• **Task description**: Echo the lines below word for word, starting from the line with "How far is the distance" up to and including the line with "3.35 meters".

○ ○ ○ ○ ○

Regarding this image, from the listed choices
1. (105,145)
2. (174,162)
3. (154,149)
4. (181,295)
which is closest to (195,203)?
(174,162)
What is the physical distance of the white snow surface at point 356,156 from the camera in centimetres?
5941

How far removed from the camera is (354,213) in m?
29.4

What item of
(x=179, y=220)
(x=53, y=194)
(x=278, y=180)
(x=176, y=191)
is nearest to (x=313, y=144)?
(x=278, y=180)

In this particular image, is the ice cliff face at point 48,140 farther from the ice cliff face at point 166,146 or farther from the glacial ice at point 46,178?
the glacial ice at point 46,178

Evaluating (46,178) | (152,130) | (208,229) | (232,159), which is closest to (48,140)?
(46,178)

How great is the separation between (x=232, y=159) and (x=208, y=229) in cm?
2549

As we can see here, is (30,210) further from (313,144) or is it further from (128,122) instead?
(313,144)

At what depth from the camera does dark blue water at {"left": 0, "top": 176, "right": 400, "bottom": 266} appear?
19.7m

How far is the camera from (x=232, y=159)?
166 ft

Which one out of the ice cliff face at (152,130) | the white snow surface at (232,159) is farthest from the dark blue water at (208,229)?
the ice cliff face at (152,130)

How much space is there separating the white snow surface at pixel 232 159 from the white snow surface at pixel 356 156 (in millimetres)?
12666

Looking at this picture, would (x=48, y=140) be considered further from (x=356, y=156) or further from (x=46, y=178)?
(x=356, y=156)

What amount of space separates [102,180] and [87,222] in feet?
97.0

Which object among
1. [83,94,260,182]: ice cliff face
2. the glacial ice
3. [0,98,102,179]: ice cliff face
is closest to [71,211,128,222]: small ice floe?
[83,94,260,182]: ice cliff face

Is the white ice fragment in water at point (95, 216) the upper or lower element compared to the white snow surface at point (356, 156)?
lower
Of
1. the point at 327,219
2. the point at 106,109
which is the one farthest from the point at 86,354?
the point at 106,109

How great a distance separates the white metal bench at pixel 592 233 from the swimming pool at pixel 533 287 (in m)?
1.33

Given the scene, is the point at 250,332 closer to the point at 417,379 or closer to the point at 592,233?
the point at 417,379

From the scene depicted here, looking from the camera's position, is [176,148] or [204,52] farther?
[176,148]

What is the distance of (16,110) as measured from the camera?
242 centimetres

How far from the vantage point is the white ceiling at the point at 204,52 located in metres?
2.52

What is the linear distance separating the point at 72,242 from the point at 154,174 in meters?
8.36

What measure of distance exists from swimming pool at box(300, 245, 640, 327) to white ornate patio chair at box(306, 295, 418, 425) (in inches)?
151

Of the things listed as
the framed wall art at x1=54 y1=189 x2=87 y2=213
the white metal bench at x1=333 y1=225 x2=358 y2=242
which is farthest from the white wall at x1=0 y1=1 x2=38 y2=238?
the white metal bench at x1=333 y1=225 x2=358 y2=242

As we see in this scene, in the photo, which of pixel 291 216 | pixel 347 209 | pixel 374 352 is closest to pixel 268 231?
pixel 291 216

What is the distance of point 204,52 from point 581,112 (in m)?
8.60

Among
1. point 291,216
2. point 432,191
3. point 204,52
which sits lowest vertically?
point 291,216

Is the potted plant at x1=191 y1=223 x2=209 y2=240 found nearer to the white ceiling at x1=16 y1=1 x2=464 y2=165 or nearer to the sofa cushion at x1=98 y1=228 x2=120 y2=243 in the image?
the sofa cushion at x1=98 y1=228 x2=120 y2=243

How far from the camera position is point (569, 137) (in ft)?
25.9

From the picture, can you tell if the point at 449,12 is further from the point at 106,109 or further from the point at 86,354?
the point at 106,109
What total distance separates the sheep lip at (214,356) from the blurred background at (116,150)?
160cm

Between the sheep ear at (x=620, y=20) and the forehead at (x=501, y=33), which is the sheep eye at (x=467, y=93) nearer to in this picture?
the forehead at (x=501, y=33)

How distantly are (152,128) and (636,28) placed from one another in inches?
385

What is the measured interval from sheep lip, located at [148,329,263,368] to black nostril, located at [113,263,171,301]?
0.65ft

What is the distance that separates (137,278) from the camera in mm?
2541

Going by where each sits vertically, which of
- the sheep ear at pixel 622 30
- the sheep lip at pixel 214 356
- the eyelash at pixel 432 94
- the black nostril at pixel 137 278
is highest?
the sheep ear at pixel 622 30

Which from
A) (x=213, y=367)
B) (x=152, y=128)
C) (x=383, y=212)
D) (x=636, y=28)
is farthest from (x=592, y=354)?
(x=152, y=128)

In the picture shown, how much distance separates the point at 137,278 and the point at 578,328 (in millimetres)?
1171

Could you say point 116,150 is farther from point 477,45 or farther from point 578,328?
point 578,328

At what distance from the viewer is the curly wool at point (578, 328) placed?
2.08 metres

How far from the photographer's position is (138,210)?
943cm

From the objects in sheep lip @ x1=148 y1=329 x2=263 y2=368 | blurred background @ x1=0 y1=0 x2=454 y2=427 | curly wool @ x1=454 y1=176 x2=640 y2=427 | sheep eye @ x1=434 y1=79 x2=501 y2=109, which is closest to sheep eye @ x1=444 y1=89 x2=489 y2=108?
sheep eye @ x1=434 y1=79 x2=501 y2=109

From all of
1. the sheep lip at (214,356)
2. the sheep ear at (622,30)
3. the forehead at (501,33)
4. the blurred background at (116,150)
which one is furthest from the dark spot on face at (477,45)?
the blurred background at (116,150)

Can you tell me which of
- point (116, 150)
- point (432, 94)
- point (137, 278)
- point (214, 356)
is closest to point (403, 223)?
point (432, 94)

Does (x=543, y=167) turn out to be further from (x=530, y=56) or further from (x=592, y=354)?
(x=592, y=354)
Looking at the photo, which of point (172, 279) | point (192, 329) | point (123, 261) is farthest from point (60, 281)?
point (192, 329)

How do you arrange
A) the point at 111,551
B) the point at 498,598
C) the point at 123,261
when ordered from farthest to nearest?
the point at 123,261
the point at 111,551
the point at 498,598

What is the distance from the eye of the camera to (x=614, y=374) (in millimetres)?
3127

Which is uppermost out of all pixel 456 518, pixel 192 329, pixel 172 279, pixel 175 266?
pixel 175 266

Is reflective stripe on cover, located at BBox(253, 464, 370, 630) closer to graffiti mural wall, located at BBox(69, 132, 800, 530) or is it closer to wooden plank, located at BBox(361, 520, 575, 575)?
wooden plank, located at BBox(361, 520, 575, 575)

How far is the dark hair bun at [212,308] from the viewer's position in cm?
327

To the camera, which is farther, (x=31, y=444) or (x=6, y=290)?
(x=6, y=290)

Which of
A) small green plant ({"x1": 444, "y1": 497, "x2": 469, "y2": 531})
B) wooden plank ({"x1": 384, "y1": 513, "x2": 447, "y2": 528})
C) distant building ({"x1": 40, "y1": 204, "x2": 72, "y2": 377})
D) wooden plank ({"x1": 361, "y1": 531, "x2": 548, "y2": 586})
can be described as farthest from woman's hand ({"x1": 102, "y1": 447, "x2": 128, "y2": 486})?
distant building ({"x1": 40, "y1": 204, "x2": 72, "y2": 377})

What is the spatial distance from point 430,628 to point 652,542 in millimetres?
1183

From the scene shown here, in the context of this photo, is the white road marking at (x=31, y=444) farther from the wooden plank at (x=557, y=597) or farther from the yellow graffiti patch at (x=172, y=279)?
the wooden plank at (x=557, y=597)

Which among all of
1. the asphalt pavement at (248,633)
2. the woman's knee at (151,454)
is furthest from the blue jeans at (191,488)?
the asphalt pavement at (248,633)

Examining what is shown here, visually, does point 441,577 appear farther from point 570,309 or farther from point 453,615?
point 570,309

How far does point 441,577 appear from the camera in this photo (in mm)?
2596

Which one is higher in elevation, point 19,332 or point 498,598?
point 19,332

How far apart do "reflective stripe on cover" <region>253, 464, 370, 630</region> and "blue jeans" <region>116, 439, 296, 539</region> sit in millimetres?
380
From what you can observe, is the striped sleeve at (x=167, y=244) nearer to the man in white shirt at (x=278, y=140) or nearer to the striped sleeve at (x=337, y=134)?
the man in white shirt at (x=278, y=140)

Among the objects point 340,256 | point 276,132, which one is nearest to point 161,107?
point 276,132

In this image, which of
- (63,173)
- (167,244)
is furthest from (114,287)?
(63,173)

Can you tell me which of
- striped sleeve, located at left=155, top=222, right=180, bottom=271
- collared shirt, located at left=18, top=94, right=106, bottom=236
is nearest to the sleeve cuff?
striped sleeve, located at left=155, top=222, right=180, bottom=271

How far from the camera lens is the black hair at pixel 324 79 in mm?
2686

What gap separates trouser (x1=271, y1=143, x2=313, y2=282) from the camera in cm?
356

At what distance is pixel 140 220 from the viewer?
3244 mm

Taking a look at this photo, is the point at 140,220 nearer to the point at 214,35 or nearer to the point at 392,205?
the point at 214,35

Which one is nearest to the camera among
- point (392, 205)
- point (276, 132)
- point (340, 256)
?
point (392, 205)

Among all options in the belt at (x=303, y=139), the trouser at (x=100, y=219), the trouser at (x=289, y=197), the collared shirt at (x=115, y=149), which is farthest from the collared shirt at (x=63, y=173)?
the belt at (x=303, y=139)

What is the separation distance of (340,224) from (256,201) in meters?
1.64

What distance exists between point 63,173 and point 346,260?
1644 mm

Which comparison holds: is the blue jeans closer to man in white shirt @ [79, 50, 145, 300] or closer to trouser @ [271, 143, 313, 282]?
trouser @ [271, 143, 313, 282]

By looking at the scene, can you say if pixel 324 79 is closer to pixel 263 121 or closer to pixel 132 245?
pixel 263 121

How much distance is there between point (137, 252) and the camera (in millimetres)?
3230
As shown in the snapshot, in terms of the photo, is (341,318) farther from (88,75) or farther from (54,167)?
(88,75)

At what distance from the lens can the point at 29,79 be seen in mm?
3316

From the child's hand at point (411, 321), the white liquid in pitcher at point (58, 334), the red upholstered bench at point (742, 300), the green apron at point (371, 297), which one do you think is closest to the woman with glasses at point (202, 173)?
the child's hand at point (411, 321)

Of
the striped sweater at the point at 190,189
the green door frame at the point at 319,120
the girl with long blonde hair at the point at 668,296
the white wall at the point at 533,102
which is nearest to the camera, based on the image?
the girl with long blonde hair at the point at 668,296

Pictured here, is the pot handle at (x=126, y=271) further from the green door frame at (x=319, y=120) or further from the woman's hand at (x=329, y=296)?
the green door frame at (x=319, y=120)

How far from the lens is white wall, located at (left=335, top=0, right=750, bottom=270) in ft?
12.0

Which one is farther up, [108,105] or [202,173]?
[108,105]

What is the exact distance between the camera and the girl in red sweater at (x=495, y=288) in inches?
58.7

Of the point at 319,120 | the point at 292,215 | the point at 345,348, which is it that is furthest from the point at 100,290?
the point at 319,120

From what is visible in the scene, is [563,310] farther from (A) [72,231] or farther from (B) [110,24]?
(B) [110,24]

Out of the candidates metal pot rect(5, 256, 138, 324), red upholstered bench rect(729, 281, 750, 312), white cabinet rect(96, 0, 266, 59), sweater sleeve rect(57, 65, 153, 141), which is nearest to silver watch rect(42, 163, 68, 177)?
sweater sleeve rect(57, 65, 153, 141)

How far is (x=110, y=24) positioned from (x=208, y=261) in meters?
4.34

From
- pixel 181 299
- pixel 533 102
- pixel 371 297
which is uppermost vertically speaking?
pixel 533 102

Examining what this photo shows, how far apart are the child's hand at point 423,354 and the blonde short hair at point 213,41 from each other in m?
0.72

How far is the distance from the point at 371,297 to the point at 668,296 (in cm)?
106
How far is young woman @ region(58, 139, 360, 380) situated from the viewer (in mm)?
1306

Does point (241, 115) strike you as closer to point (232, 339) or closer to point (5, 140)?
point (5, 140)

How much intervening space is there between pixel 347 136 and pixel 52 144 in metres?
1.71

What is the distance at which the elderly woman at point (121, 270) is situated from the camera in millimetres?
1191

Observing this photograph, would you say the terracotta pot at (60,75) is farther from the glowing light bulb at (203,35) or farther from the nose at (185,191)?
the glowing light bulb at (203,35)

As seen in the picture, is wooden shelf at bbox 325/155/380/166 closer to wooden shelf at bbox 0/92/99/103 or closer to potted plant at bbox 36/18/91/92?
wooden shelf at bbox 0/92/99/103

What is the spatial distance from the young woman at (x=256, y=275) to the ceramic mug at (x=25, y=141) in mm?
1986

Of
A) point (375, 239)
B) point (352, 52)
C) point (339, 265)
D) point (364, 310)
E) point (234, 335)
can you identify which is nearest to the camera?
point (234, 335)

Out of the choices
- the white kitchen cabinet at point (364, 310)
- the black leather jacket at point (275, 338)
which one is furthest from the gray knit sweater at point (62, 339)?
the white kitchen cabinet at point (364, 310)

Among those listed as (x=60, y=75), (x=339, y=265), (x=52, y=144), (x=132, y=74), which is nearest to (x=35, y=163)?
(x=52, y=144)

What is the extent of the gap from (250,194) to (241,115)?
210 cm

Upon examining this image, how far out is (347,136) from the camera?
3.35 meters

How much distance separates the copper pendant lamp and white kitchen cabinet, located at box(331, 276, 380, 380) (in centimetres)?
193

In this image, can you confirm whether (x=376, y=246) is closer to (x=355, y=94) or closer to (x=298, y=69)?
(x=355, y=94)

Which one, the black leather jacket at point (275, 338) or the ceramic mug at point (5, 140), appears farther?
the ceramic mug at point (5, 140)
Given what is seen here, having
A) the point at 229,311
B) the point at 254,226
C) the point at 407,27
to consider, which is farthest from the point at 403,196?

○ ○ ○ ○ ○

• **The response**:
How far is the distance from the point at 371,297 to the point at 668,296 (in cm)?
106
How far is young woman @ region(58, 139, 360, 380) situated from the viewer (in mm)?
1306

Does point (241, 115) strike you as closer to point (232, 339) or closer to point (5, 140)?
point (5, 140)

How much intervening space is there between pixel 347 136 and pixel 52 144 in metres?
1.71

What is the distance at which the elderly woman at point (121, 270) is situated from the camera in millimetres?
1191

Observing this photograph, would you say the terracotta pot at (60,75) is farther from the glowing light bulb at (203,35) or farther from the nose at (185,191)?
the glowing light bulb at (203,35)

As seen in the picture, is wooden shelf at bbox 325/155/380/166 closer to wooden shelf at bbox 0/92/99/103 or closer to potted plant at bbox 36/18/91/92?
wooden shelf at bbox 0/92/99/103

What is the spatial distance from the young woman at (x=256, y=275) to the ceramic mug at (x=25, y=141) in mm?
1986

Of
A) point (375, 239)
B) point (352, 52)
C) point (339, 265)
D) point (364, 310)
E) point (234, 335)
can you identify which is nearest to the camera?
point (234, 335)

Out of the choices
- the white kitchen cabinet at point (364, 310)
- the black leather jacket at point (275, 338)
which one is furthest from the gray knit sweater at point (62, 339)?
the white kitchen cabinet at point (364, 310)

Among those listed as (x=60, y=75), (x=339, y=265), (x=52, y=144), (x=132, y=74), which is nearest to (x=35, y=163)?
(x=52, y=144)

What is the extent of the gap from (250,194) to (241,115)?
210 cm

Upon examining this image, how far out is (347,136) from the camera?
3.35 meters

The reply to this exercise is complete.